For guidance on correcting deposit errors and abatement, see our article Avoiding Common Mistakes on Form 941 and Other Payroll Returns and IRS Form 941 Abatement Procedures.

Internal controls and process improvements that work

  • Automated payroll with dual-approval ACH/EFT releases. Manual checks are most often where errors happen.
  • Monthly reconciliations undertaken by someone other than the payroll preparer.
  • A small cash reserve or a dedicated payroll account that holds payroll tax withholdings separate from operating cash.
  • Annual payroll process review with a CPA, particularly after hiring a significant number of employees or adding multiple states.
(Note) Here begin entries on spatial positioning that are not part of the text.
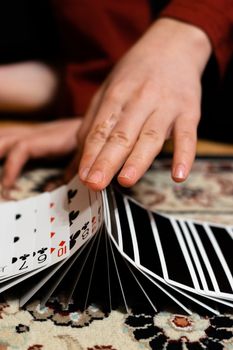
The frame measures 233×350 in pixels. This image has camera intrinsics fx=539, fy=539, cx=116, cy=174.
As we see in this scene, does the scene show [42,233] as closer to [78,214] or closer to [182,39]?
[78,214]

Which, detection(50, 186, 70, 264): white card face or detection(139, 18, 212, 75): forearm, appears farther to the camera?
detection(139, 18, 212, 75): forearm

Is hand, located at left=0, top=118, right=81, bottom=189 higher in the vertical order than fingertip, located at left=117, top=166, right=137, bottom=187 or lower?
higher

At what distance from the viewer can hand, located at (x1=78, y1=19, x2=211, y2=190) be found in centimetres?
71

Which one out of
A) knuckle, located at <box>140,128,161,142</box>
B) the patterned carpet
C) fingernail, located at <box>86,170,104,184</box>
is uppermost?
knuckle, located at <box>140,128,161,142</box>

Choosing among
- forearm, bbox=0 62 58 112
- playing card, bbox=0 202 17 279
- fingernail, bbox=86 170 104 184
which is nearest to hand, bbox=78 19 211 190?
fingernail, bbox=86 170 104 184

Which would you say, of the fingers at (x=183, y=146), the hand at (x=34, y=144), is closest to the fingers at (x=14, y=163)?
the hand at (x=34, y=144)

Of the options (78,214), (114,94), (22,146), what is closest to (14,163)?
(22,146)

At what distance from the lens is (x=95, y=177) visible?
2.19 feet

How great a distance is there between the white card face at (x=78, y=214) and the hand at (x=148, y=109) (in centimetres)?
3

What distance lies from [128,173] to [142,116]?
5.9 inches

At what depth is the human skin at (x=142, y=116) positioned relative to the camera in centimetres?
72

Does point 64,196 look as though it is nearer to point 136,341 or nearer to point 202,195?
point 136,341

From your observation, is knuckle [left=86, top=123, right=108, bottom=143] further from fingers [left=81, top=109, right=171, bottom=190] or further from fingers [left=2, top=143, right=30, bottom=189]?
fingers [left=2, top=143, right=30, bottom=189]

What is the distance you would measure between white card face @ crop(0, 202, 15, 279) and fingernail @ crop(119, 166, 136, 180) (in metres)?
0.16
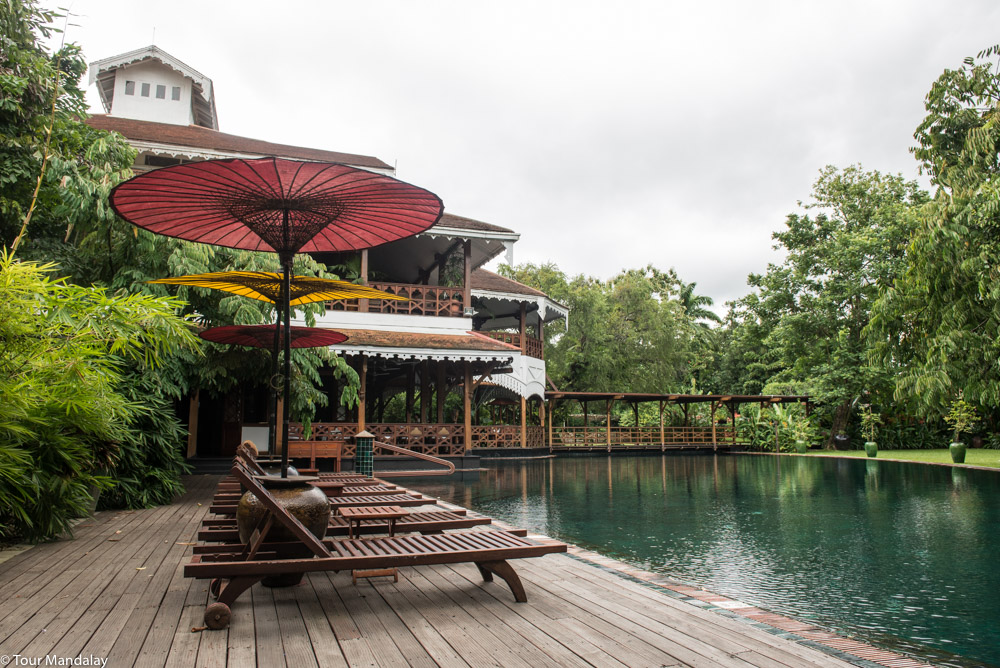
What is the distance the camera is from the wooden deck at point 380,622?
2562mm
State and multi-state considerations

State withholding and unemployment rules differ. When employees work across states, withholding and unemployment responsibilities may change. Track employee locations and consult state tax agencies as part of onboarding. For multi-state payroll complexities, see our article Navigating Multi-State Payroll Taxes for Employers.

When to involve outside help

  • You receive an IRS notice or levy. Get professional representation early to respond correctly and protect business assets.
  • Your payroll involves multiple states or complex benefit deductions (retirement, cafeteria plans, garnishments).
  • You suspect worker‑classification risk or potential TFRP exposure.

Resources and authoritative references

Professional disclaimer

This article is educational and does not replace personalized tax advice. Rules can change annually; confirm current rates, wage bases and deposit rules with the IRS or a qualified CPA before relying on this information for decisions.